### [Task goal]
Turn the listing below into a numbered list, dropping any blank lines.

### [Extracted entries]
###

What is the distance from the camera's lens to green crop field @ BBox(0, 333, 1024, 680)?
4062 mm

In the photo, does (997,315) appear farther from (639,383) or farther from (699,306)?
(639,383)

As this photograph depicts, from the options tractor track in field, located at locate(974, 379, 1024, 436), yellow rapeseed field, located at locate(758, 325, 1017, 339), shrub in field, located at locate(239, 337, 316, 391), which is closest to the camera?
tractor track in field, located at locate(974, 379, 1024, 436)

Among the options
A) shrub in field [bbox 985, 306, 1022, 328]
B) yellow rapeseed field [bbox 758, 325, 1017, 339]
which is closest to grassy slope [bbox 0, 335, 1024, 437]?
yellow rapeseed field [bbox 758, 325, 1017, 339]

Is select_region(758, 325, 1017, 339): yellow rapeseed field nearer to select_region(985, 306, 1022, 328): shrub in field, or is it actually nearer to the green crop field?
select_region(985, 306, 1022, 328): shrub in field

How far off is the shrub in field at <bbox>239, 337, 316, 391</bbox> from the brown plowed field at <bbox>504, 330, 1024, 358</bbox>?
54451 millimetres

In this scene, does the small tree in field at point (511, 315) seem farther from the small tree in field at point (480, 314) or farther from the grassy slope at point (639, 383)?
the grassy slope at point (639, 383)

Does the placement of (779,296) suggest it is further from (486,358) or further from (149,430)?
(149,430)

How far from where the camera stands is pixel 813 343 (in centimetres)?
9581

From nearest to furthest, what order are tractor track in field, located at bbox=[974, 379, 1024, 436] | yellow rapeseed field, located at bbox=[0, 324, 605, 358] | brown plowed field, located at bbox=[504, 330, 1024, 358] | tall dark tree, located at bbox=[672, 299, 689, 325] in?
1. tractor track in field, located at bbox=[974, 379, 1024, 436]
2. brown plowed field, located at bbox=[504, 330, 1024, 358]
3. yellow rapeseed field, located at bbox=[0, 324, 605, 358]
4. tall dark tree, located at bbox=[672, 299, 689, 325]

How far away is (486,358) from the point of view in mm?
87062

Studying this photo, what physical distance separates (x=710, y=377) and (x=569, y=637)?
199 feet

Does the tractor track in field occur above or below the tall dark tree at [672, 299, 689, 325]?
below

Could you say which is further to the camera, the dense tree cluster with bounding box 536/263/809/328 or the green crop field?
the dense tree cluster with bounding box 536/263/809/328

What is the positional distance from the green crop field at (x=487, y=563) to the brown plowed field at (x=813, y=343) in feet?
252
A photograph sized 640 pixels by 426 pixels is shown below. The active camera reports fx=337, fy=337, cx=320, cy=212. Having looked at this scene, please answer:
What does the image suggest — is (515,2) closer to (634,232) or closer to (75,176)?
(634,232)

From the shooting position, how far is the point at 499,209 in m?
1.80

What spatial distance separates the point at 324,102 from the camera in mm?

###

### [Output for this exercise]
1. What is the distance from the camera's lens to green crop field @ BBox(0, 333, 1024, 680)?
2. 4062 mm
3. In the photo, does (997,315) appear farther from (639,383) or farther from (699,306)?
4. (639,383)
5. As this photograph depicts, from the options tractor track in field, located at locate(974, 379, 1024, 436), yellow rapeseed field, located at locate(758, 325, 1017, 339), shrub in field, located at locate(239, 337, 316, 391), which is closest to the camera?
6. tractor track in field, located at locate(974, 379, 1024, 436)
7. Among the options
8. A) shrub in field [bbox 985, 306, 1022, 328]
9. B) yellow rapeseed field [bbox 758, 325, 1017, 339]
10. which is closest to grassy slope [bbox 0, 335, 1024, 437]?
11. yellow rapeseed field [bbox 758, 325, 1017, 339]
12. Is select_region(758, 325, 1017, 339): yellow rapeseed field nearer to select_region(985, 306, 1022, 328): shrub in field, or is it actually nearer to the green crop field?
13. select_region(985, 306, 1022, 328): shrub in field
14. How far off is the shrub in field at <bbox>239, 337, 316, 391</bbox> from the brown plowed field at <bbox>504, 330, 1024, 358</bbox>?
15. 54451 millimetres
16. In this scene, does the small tree in field at point (511, 315) seem farther from the small tree in field at point (480, 314) or farther from the grassy slope at point (639, 383)?
17. the grassy slope at point (639, 383)
18. Does the placement of (779,296) suggest it is further from (486,358) or further from (149,430)?
19. (149,430)
20. How far from where the camera stands is pixel 813 343 (in centimetres)?
21. 9581
22. From nearest to furthest, what order are tractor track in field, located at bbox=[974, 379, 1024, 436] | yellow rapeseed field, located at bbox=[0, 324, 605, 358] | brown plowed field, located at bbox=[504, 330, 1024, 358] | tall dark tree, located at bbox=[672, 299, 689, 325] in?
23. 1. tractor track in field, located at bbox=[974, 379, 1024, 436]
24. 2. brown plowed field, located at bbox=[504, 330, 1024, 358]
25. 3. yellow rapeseed field, located at bbox=[0, 324, 605, 358]
26. 4. tall dark tree, located at bbox=[672, 299, 689, 325]
27. How far away is (486,358) from the point of view in mm?
28. 87062
29. Studying this photo, what physical distance separates (x=710, y=377) and (x=569, y=637)?
30. 199 feet
31. Does the tractor track in field occur above or below the tall dark tree at [672, 299, 689, 325]?
32. below
33. Could you say which is further to the camera, the dense tree cluster with bounding box 536/263/809/328 or the green crop field?
34. the dense tree cluster with bounding box 536/263/809/328
35. What is the positional distance from the green crop field at (x=487, y=563) to the brown plowed field at (x=813, y=343) in feet?
36. 252
37. A photograph sized 640 pixels by 426 pixels is shown below. The active camera reports fx=337, fy=337, cx=320, cy=212. Having looked at this scene, please answer:
38. What does the image suggest — is (515,2) closer to (634,232) or closer to (75,176)?
39. (634,232)
40. From the shooting position, how far is the point at 499,209 in m?
41. 1.80
42. What spatial distance separates the point at 324,102 from the camera in mm?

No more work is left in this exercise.